Xavier Bettel spricht auf Nachfrage von REPORTER von einer ersten « Draft-Version », die ihm seit Mitte September vorliege. Den Zuschlag zur Untersuchung der Finanzen des « Film Fund » erhielt laut REPORTER-Informationen die Beratungsfirma « Value Associates ». Das Audit werde er noch im Detail der Öffentlichkeit vorstellen, sagt Bettel. Er freue sich aber bereits jetzt darüber, « dass der kulturelle Beitrag der Branche als sehr hoch eingeschätzt wird ». Auch der wirtschaftliche Aspekt sei « nicht zu vernachlässigen », so der Premier- und Medienminister. Weitere Schlüsse wolle er allerdings gemeinsam mit der Branche erörtern.

Wir sind ein kleiner Markt und wir haben nur die Gelder des Filmfonds. »Guy Daleiden, Direktor des « Film Fund »

Der wirtschaftliche Nutzen der Beihilfen ist dabei nicht nur unter Insidern umstritten. Wie es heißt bissen sich schon in den Vorgängerregierungen die Beamten des Staats- und Finanzministeriums die Zähne am « Film Fund » aus. So blieben bei sämtlichen Sparanstrengungen der Politik – von Luc Frieden (CSV) bis Pierre Gramegna (DP) – die Millionen der Filmförderung außen vor.

Luxemburgs stolze Staatsindustrie

Kein Geheimnis ist: Luxemburgs Filmindustrie wird fast ausschließlich von der öffentlichen Hand finanziert. Kaum ein anderer Sektor wird so von der Politik hofiert und durch die Steuerzahler alimentiert. Seit 1999 investierte der Staat über den « Film Fund » mehr als 400 Millionen Euro in die Luxemburger Filmbranche. Die wohlwollende Begleitung durch die Politik beschränkt sich dabei wohlgemerkt nicht auf die aktuelle Regierung. Das aktuelle Gesetz stammt noch aus der Feder des ehemaligen Medienministers François Biltgen (CSV).

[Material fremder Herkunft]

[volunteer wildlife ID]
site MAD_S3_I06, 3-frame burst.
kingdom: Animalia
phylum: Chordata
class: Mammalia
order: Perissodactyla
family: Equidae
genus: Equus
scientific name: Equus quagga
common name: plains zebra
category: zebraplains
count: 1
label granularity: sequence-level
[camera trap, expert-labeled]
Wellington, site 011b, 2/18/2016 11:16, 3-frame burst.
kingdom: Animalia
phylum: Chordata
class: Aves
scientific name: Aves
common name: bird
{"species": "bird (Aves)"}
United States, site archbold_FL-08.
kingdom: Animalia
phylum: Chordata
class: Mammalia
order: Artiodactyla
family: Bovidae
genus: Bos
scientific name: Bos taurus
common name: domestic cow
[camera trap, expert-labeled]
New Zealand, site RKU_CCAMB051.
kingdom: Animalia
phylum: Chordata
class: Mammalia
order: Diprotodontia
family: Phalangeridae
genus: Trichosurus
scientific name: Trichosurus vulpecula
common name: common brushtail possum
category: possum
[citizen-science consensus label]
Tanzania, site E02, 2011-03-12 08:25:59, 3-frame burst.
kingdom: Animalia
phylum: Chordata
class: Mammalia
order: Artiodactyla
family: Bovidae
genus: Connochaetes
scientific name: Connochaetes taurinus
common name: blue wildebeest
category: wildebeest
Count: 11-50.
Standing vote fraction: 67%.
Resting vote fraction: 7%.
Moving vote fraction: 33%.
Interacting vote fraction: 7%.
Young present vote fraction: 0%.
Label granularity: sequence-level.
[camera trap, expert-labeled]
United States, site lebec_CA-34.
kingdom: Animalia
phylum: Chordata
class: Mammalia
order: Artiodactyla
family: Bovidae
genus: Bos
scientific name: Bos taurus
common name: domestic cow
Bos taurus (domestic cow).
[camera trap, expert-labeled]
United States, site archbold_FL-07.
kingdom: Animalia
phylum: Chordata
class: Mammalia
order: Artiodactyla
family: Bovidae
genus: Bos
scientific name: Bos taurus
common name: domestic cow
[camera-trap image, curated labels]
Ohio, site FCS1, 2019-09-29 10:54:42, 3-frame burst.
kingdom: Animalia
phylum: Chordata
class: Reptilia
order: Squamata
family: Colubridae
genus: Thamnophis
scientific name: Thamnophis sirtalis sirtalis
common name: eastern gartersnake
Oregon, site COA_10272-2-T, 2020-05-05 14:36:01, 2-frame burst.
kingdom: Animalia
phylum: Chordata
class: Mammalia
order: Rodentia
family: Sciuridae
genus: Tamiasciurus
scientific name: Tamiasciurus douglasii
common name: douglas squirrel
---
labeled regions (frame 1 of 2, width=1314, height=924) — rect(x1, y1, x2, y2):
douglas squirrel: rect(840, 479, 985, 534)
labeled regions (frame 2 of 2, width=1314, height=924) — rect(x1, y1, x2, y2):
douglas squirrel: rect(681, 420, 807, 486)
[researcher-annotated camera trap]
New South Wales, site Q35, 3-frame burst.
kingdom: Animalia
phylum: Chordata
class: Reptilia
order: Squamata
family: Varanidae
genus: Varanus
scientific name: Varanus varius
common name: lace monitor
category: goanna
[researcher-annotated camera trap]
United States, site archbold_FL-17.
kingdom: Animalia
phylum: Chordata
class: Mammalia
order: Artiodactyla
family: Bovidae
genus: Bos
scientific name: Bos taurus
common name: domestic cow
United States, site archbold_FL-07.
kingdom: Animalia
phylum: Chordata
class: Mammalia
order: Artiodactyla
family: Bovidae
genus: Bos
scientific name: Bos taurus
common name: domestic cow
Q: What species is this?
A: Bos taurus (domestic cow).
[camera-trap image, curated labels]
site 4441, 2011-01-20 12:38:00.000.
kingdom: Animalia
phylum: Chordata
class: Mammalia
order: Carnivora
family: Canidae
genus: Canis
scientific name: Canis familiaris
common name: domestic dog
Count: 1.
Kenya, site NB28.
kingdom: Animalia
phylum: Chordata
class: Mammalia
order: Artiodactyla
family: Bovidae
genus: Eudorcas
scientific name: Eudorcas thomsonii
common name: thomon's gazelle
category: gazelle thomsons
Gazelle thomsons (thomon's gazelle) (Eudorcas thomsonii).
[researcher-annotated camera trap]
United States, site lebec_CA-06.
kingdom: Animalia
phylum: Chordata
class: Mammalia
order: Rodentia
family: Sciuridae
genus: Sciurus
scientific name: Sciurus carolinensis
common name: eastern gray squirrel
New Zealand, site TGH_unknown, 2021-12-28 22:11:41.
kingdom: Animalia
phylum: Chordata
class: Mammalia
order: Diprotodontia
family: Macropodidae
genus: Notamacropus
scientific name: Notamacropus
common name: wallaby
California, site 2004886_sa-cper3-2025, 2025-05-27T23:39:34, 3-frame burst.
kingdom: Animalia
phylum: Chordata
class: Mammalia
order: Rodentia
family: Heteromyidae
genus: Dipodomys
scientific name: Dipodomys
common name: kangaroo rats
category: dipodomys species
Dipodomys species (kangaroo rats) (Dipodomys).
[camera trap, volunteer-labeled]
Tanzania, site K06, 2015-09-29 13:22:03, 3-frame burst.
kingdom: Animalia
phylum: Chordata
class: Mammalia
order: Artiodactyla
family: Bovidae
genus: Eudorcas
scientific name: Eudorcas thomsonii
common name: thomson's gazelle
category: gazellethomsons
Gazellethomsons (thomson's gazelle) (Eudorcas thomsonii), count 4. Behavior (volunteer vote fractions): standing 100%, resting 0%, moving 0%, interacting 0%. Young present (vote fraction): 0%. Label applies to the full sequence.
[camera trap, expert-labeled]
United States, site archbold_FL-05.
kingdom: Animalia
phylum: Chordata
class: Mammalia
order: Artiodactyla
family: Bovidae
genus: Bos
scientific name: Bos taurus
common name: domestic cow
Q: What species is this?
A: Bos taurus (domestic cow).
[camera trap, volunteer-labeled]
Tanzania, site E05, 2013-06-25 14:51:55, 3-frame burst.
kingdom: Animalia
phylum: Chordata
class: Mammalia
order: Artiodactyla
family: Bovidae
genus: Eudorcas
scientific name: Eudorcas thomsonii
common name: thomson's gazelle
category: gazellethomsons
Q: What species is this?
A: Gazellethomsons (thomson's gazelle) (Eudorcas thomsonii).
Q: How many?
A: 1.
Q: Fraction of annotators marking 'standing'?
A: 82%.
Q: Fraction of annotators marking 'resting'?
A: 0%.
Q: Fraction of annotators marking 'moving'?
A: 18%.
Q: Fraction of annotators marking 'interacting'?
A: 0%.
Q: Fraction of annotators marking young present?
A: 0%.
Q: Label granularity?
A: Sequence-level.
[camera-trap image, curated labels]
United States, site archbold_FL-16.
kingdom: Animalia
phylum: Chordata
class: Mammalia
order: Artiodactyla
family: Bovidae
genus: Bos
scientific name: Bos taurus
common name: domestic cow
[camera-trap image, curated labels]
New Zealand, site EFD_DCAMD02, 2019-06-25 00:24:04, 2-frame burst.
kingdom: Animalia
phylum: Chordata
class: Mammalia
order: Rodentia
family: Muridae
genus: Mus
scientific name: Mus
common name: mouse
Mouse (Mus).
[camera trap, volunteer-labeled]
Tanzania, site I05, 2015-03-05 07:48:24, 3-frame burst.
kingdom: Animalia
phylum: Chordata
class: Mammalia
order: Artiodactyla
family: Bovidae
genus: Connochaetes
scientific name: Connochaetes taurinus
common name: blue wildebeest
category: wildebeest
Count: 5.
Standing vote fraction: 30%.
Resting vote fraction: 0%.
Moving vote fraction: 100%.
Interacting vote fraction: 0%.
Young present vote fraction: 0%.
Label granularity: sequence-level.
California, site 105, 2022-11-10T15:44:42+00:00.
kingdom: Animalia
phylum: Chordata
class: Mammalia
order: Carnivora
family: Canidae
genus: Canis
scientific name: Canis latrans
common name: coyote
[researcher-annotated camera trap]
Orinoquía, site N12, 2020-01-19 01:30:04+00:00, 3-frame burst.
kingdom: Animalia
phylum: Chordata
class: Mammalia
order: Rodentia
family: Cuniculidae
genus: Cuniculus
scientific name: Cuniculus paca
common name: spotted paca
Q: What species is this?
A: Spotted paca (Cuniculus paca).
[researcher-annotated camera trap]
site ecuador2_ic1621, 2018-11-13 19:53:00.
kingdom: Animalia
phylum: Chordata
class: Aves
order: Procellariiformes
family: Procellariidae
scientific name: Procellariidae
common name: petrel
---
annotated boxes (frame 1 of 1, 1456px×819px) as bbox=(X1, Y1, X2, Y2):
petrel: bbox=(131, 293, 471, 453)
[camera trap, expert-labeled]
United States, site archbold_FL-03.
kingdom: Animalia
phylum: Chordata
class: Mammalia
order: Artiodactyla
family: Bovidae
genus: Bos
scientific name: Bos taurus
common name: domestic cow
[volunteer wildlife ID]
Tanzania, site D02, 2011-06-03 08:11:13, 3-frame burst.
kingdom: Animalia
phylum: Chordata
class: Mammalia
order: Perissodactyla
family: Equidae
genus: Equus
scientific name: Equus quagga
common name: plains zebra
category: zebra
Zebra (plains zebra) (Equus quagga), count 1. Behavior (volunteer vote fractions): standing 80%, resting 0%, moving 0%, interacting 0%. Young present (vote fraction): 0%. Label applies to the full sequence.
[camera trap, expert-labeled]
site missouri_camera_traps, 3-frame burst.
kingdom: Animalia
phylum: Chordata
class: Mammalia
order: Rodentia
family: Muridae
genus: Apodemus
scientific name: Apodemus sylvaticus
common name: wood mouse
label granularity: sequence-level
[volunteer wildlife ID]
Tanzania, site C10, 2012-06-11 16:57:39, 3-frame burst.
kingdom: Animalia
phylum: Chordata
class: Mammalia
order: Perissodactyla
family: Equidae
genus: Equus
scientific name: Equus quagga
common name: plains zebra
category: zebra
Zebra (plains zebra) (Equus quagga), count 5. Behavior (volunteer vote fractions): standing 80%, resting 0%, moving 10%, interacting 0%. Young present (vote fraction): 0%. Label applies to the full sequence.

Die Mittel, die der « Film Fund » aus dem Staatshaushalt erhält, belaufen sich seit 2017 auf die stattliche Summe von rund 34 Millionen Euro pro Jahr. Das entspricht mehr als einem Viertel des gesamten Etats des Kulturministeriums. Oder um mit Vizepremier Etienne Schneider zu sprechen: dem Äquivalent von jährlich einem halben Lyzeum.

Es wurde für dieses Jahr eine Lösung gefunden, die keine akute Erhöhung des Budgets benötigt. »Premierminister Xavier Bettel

Allerdings ist für den « Film Fund » nicht das Kulturministerium zuständig, sondern die Abteilung « Service des médias, des communications et du numérique » (SMC), die dem Staatsminister untersteht und auch das Budget des Fonds verwaltet. Laut seinem Jahresbericht unterstützte der « Film Fund » 2016 insgesamt 30 Filmproduktionen mit einer Gesamtsumme von 34,78 Millionen Euro. Direktor des « Film Fund » ist seit 1999 Bettels Parteifreund Guy Daleiden.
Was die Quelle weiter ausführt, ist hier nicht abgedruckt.